## EXERCISE PASSAGE
=== Section Start ===

The entire process is controlled by an operator who sits at a control panel near the sub-electron amplifier. The lightning gun is aimed manually — using a joystick, the operator activates gears and hydraulics that rotate the gun into firing position with ease. To use the lightning gun safely, the operator must wear a special helmet connected to the top of his seat. Not only does the helmet have goggles to protect the operator's eyes from the blast, but it also shields the operator to prevent health hazards from his being in such close proximity to high levels of energy.
The destructive capacity of the lightning gun can be measured by the extent of damage Cape Suzette suffered from its use. Bridges, streets, and whole sections of buildings were torn apart by the sheer power of the energy bolts fired from the lightning gun. Defense squadrons attempting to disable the lightning gun suffered much the same fate, wings and fuselages incinerated by the gun's powerful blasts.
There are drawbacks to the design of the lightning gun, however. Due to the intense energy involved in using the weapon, it cannot be fired safely in enclosed areas. The lightning gun is most effective when it is placed out in the open, making it vulnerable to attack. Also, because the lightning gun's powerful beam is merely a concentrated form of electrical energy, it cannot penetrate insulating materials such as rubber. A sufficient layer of such materials can partially or completely deflect the blast.
Presumably through an informant placed somewhere in Khan Industries, Don Karnage discovered the project in its final testing phases. Realizing the potential the stone offered for fulfilling Karnage's plans to conquer Cape Suzette, he and his men focused all their efforts on building a weapon that could somehow take advantage of the tremendous power of the sub-electron amplifier. Raids on Khan cargo planes increased fourfold over the next weeks. The pirates were choosy, stealing only those items that they needed to build their lightning gun — such as flagpoles, fishbowls, and industrial-strength wire — to the bewilderment of their victims.

=== Section End ===

## DATASET RECORDS
=== Section Start ===

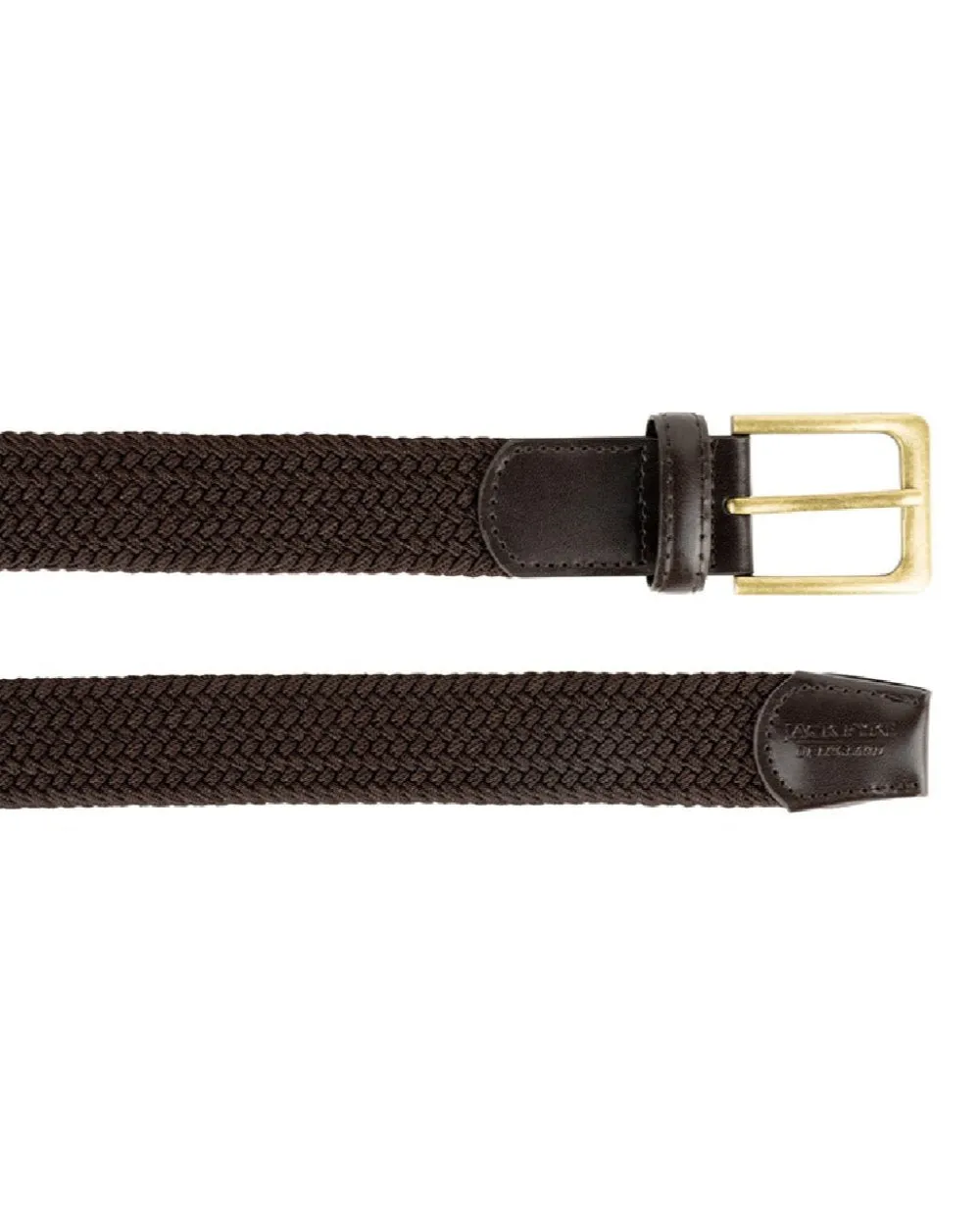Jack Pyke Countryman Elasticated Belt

=== Section End ===
=== Section Start ===

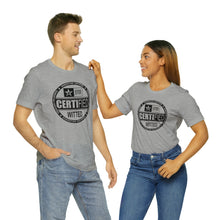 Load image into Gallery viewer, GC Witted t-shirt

=== Section End ===

## WHAT TO DO
1 > In the passage on the lightning gun, translate the sentence "Raids on Khan cargo planes increased fourfold over the next weeks." into Spanish.
2 > Continue the passage on the lightning gun from the point where it stops.

## RESPONSES TO THE EXERCISE
1 > Los asaltos a los aviones de carga de Khan se cuadruplicaron durante las semanas siguientes.

2 >
This huge plunder was turned over to the capable hands of the Air Pirates' expert mechanic Ratchet. With the help of a "Do-It-Yourself" electronics manual, Ratchet pieced and spot-welded together a giant cannon designed to focus the awesome energy of the stone into a powerful electrical beam. Acting on another tip, the Pirates hijacked Khan Flight 127, en-route to Cape Suzette to present the stone to Shere Khan himself.
Rebecca Cunningham and Baloo took advantage of its weaknesses to stop the lightning gun. Covering the Sea Duck in automobile tires and rubber tarps, Baloo, Kit, and Rebecca took off to stop Karnage from destroying Cape Suzette. The lightning gun fired several blasts but they had little effect on the rubberized Duck, which collided with the cannon and knocked it down off the Iron Vulture into the bay. On contact with the water the sub-electron amplifier exploded, obliterating both it and the remains of the lightning gun.
The destruction of the stone and the subsequent abandonment of Khan's sub-electron amplifier project make it highly unlikely that the Air Pirates will try to construct a second lightning gun, unless another powerful new source of energy is developed in the near future.